• [Exercise description]: Please rewrite every line of the material below with "Raspberry Pi" changed to "Arduino" wherever it occurs, keeping everything else the same and leaving the pictures out.

Web image data with captions:
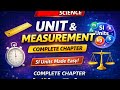 Unit &amp; Measurement in One Shot 🚀 |  Science Complete Chapter | SI Units | बोर्ड + Competitive Exams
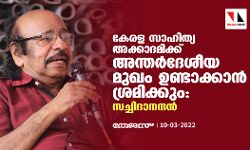 കേരള സാഹിത്യ അക്കാദമിക്ക് അന്തര്ദേശീയ മുഖം ഉണ്ടാക്കാന് ശ്രമിക്കും: സച്ചിദാനന്ദന് കേരള സാഹിത്യ അക്കാദമിക്ക് അന്തര്ദേശീയ മുഖം ഉണ്ടാക്കാന് ശ്രമിക്കും: സച്ചിദാനന്ദന്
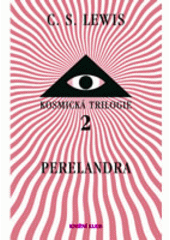 kniha Kosmická trilogie 2. - Perelandra (Cesta na Venuši), Knižní klub 2007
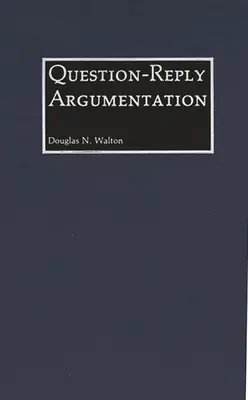 Kérdés-válasz érvelés - Question-Reply Argumentation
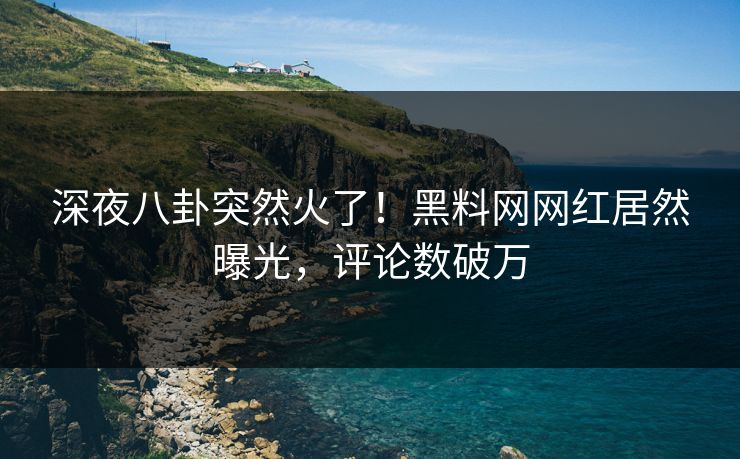 深夜八卦突然火了！黑料网网红居然曝光，评论数破万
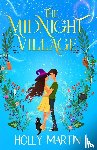 Martin, Holly - The Midnight Village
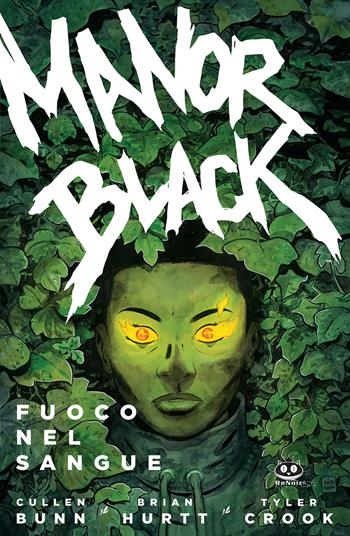 Manor Black. Vol. 2: Fuoco nel sangue - Cullen Bunn, Brian Hurtt, Tyler Crook - Libro Renoir Comics 2025 | Libraccio.it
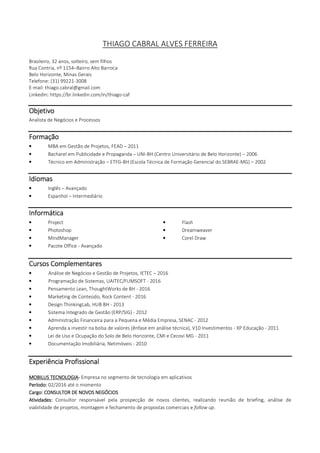 THIAGO CABRAL ALVES FERREIRA
Brasileiro, 32 anos, solteiro, sem filhos
Rua Contria, nº 1154–Bairro Alto Barroca
Belo Horizonte, Minas Gerais
Telefone: (31) 99221-3008
E-mail: thiago.cabral@gmail.com
LinkedIn: https://br.linkedin.com/in/thiago-caf
ObjetivoObjetivoObjetivoObjetivo
Gestão de Negócios, Inteligência Corporativa e Controle Gerencial
FormaçãoFormaçãoFormaçãoFormação
• Graduação em Administração, Centro Universitário UNA – cursando
• MBA em Gestão de Projetos, FEAD – 2011
• Bacharel em Publicidade e Propaganda – UNI-BH (Centro Universitário de Belo Horizonte) – 2006
• Técnico em Administração – ETFG-BH (Escola Técnica de Formação Gerencial do SEBRAE-MG) – 2002
IdiomasIdiomasIdiomasIdiomas
• Inglês – Avançado
• Espanhol – Intermediário
InformáticaInformáticaInformáticaInformática
• Project • Flash
• Photoshop • Dreamweaver
• MindManager • Corel Draw
• Pacote Office – Avançado (Excel)
CursosCursosCursosCursos ComplementaresComplementaresComplementaresComplementares
• Análise de Negócios e Gestão de Projetos, IETEC – 2016
• Programação de Sistemas (Python e MySQL), UAITEC/FUMSOFT - 2016
• Pensamento Lean, ThoughtWorks de BH - 2016
• Marketing de Conteúdo, Rock Content - 2016
• Design ThinkingLab, HUB BH - 2013
• Sistema Integrado de Gestão (ERP/SIG) - 2012
• Administração Financeira para a Pequena e Média Empresa, SENAC - 2012
• Aprenda a investir na bolsa de valores (ênfase em análise técnica), V10 Investimentos - XP Educação - 2011
• Lei de Uso e Ocupação do Solo de Belo Horizonte, CMI e Cecovi MG - 2011
• Documentação Imobiliária, Netimóveis - 2010
Experiência ProfissionalExperiência ProfissionalExperiência ProfissionalExperiência Profissional
MOBILUS TECNOLOGIAMOBILUS TECNOLOGIAMOBILUS TECNOLOGIAMOBILUS TECNOLOGIA---- Empresa no segmento de tecnologia em aplicativos
PeríodoPeríodoPeríodoPeríodo:::: 02/2016 até o momento
CargoCargoCargoCargo:::: CONSULTOR DE NOVOS NEGÓCIOSCONSULTOR DE NOVOS NEGÓCIOSCONSULTOR DE NOVOS NEGÓCIOSCONSULTOR DE NOVOS NEGÓCIOS
Atividades:Atividades:Atividades:Atividades: Consultor responsável pela prospecção de novos clientes, realizando reunião de briefing, análise de
viabilidade de projetos, montagem e fechamento de propostas comerciais e follow up.
 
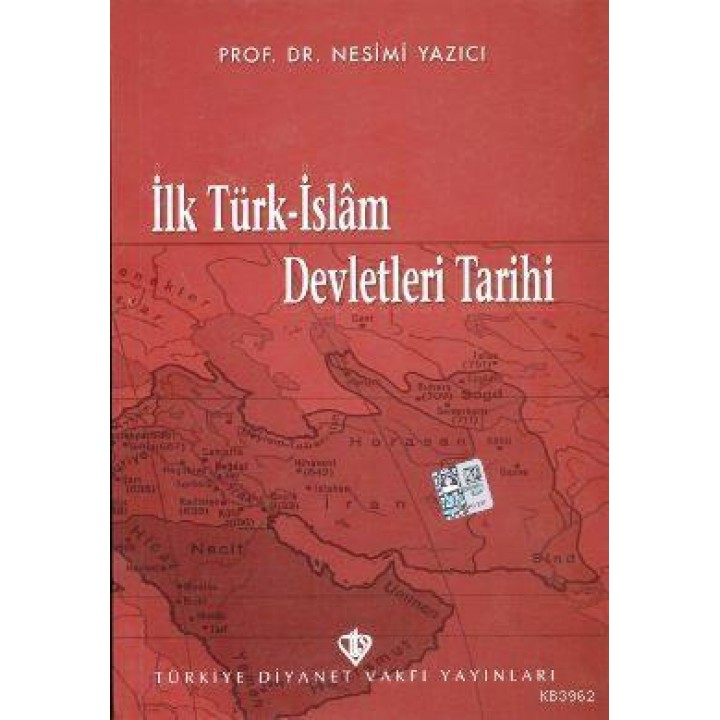 İlk Türk İslam Devletleri Tarihi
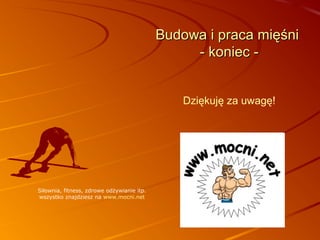 Budowa i praca mięśni
- koniec Dziękuję za uwagę!

Siłownia, fitness, zdrowe odżywianie itp.
wszystko znajdziesz na www.mocni.net

 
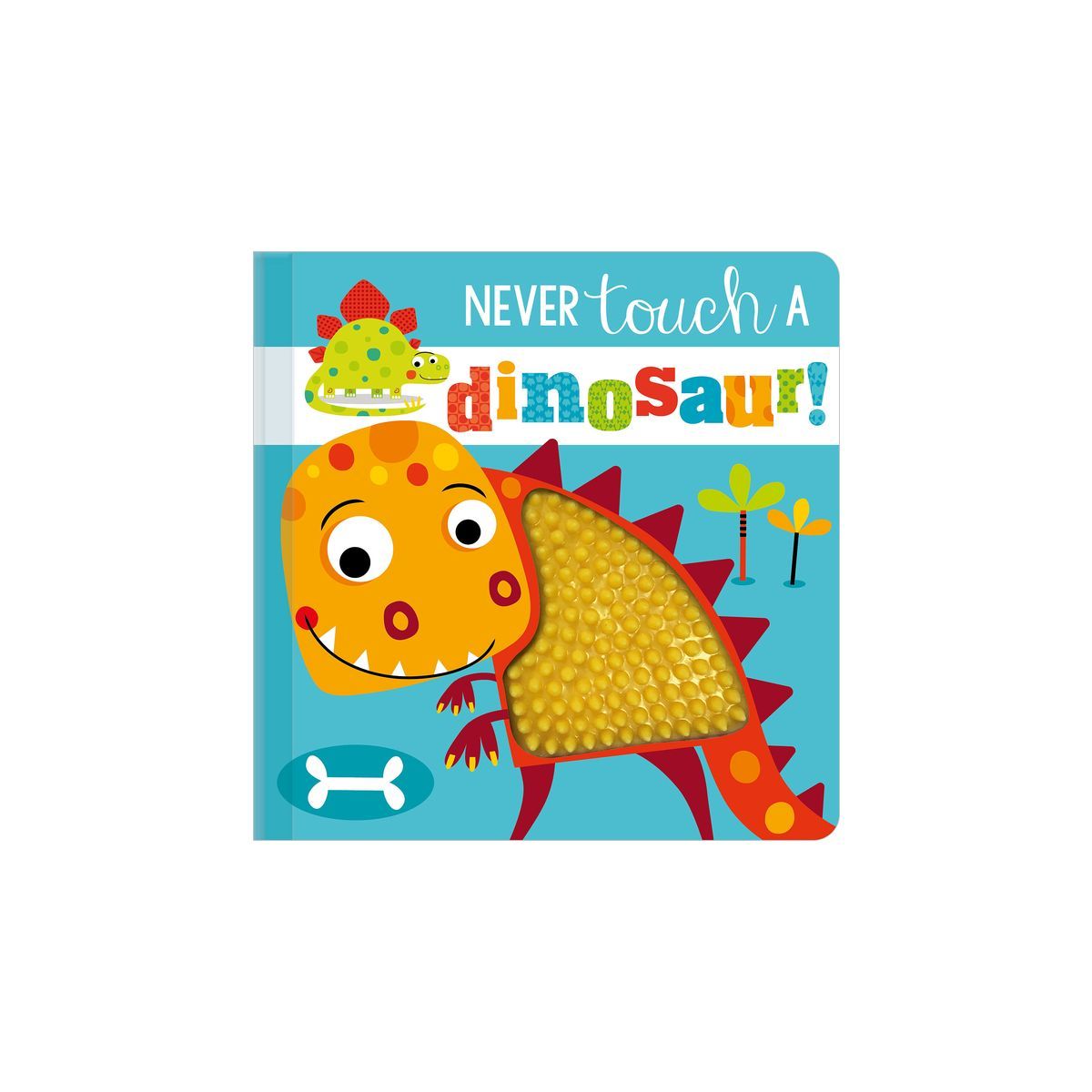 Never Touch a Dinosaur - by Stuart Lynch (Board Book) | Target
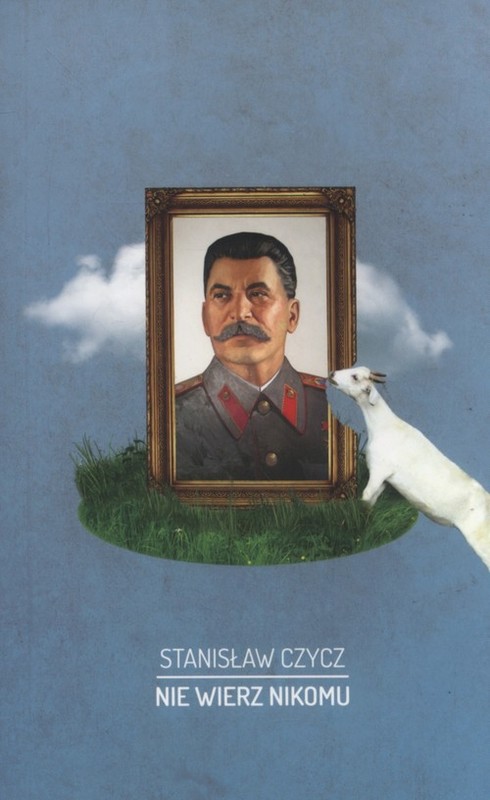 okładka Nie wierz nikomu książka | Czycz Stanisław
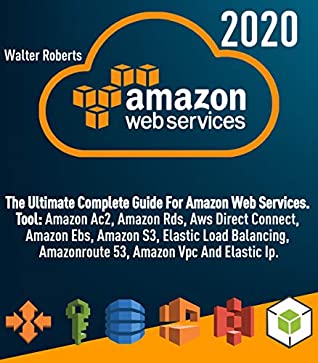 [28d2c] ^R.e.a.d# AMAZON WEB SERVICES (aws): The Ultimate Complete Guide For Amazon Web Services, Tool: Amazon Ac2, Amazon Rds, Aws Direct Connect, Amazon Ebs, Amazon S3, Elastic Load Balancing, Elastic Ip and other - Walter Roberts ~PDF!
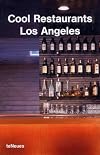Cool Restaurants Los Angeles (Cool Restaurants)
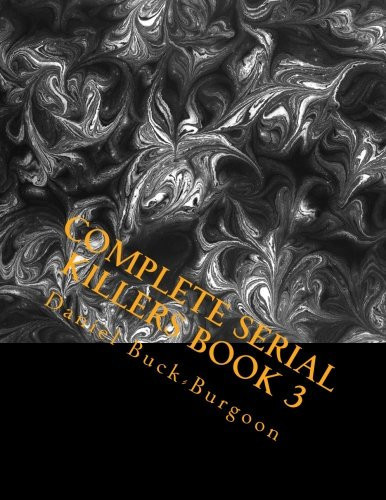 Complete Serial Killers Book 3 New Material of Lunatics!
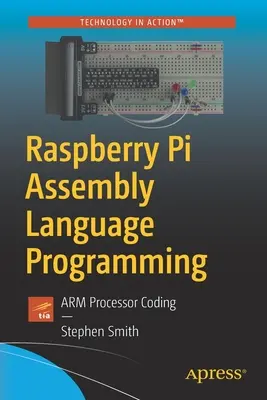 Programowanie w języku programowania Raspberry Pi: Kodowanie procesora Arm - Raspberry Pi Assembly Language Programming: Arm Processor Coding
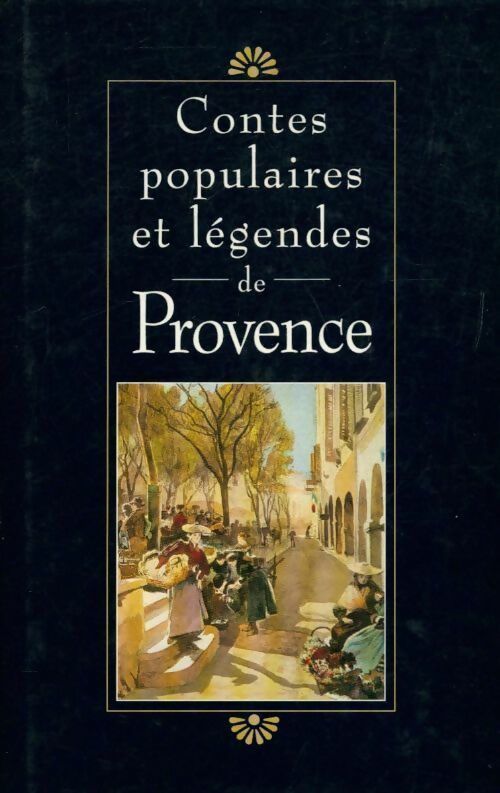 Contes populaires et légendes de Provence - Inconnu - Livre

• [Output of the exercise]:
 Unit &amp; Measurement in One Shot 🚀 |  Science Complete Chapter | SI Units | बोर्ड + Competitive Exams
 കേരള സാഹിത്യ അക്കാദമിക്ക് അന്തര്ദേശീയ മുഖം ഉണ്ടാക്കാന് ശ്രമിക്കും: സച്ചിദാനന്ദന് കേരള സാഹിത്യ അക്കാദമിക്ക് അന്തര്ദേശീയ മുഖം ഉണ്ടാക്കാന് ശ്രമിക്കും: സച്ചിദാനന്ദന്
 kniha Kosmická trilogie 2. - Perelandra (Cesta na Venuši), Knižní klub 2007
 Kérdés-válasz érvelés - Question-Reply Argumentation
 深夜八卦突然火了！黑料网网红居然曝光，评论数破万
 Martin, Holly - The Midnight Village
 Manor Black. Vol. 2: Fuoco nel sangue - Cullen Bunn, Brian Hurtt, Tyler Crook - Libro Renoir Comics 2025 | Libraccio.it
 THIAGO CABRAL ALVES FERREIRA
Brasileiro, 32 anos, solteiro, sem filhos
Rua Contria, nº 1154–Bairro Alto Barroca
Belo Horizonte, Minas Gerais
Telefone: (31) 99221-3008
E-mail: thiago.cabral@gmail.com
LinkedIn: https://br.linkedin.com/in/thiago-caf
ObjetivoObjetivoObjetivoObjetivo
Gestão de Negócios, Inteligência Corporativa e Controle Gerencial
FormaçãoFormaçãoFormaçãoFormação
• Graduação em Administração, Centro Universitário UNA – cursando
• MBA em Gestão de Projetos, FEAD – 2011
• Bacharel em Publicidade e Propaganda – UNI-BH (Centro Universitário de Belo Horizonte) – 2006
• Técnico em Administração – ETFG-BH (Escola Técnica de Formação Gerencial do SEBRAE-MG) – 2002
IdiomasIdiomasIdiomasIdiomas
• Inglês – Avançado
• Espanhol – Intermediário
InformáticaInformáticaInformáticaInformática
• Project • Flash
• Photoshop • Dreamweaver
• MindManager • Corel Draw
• Pacote Office – Avançado (Excel)
CursosCursosCursosCursos ComplementaresComplementaresComplementaresComplementares
• Análise de Negócios e Gestão de Projetos, IETEC – 2016
• Programação de Sistemas (Python e MySQL), UAITEC/FUMSOFT - 2016
• Pensamento Lean, ThoughtWorks de BH - 2016
• Marketing de Conteúdo, Rock Content - 2016
• Design ThinkingLab, HUB BH - 2013
• Sistema Integrado de Gestão (ERP/SIG) - 2012
• Administração Financeira para a Pequena e Média Empresa, SENAC - 2012
• Aprenda a investir na bolsa de valores (ênfase em análise técnica), V10 Investimentos - XP Educação - 2011
• Lei de Uso e Ocupação do Solo de Belo Horizonte, CMI e Cecovi MG - 2011
• Documentação Imobiliária, Netimóveis - 2010
Experiência ProfissionalExperiência ProfissionalExperiência ProfissionalExperiência Profissional
MOBILUS TECNOLOGIAMOBILUS TECNOLOGIAMOBILUS TECNOLOGIAMOBILUS TECNOLOGIA---- Empresa no segmento de tecnologia em aplicativos
PeríodoPeríodoPeríodoPeríodo:::: 02/2016 até o momento
CargoCargoCargoCargo:::: CONSULTOR DE NOVOS NEGÓCIOSCONSULTOR DE NOVOS NEGÓCIOSCONSULTOR DE NOVOS NEGÓCIOSCONSULTOR DE NOVOS NEGÓCIOS
Atividades:Atividades:Atividades:Atividades: Consultor responsável pela prospecção de novos clientes, realizando reunião de briefing, análise de
viabilidade de projetos, montagem e fechamento de propostas comerciais e follow up.
 
 İlk Türk İslam Devletleri Tarihi
 Budowa i praca mięśni
- koniec Dziękuję za uwagę!

Siłownia, fitness, zdrowe odżywianie itp.
wszystko znajdziesz na www.mocni.net

 
 Never Touch a Dinosaur - by Stuart Lynch (Board Book) | Target
 okładka Nie wierz nikomu książka | Czycz Stanisław
 [28d2c] ^R.e.a.d# AMAZON WEB SERVICES (aws): The Ultimate Complete Guide For Amazon Web Services, Tool: Amazon Ac2, Amazon Rds, Aws Direct Connect, Amazon Ebs, Amazon S3, Elastic Load Balancing, Elastic Ip and other - Walter Roberts ~PDF!
Cool Restaurants Los Angeles (Cool Restaurants)
 Complete Serial Killers Book 3 New Material of Lunatics!
 Programowanie w języku programowania Arduino: Kodowanie procesora Arm - Arduino Assembly Language Programming: Arm Processor Coding
 Contes populaires et légendes de Provence - Inconnu - Livre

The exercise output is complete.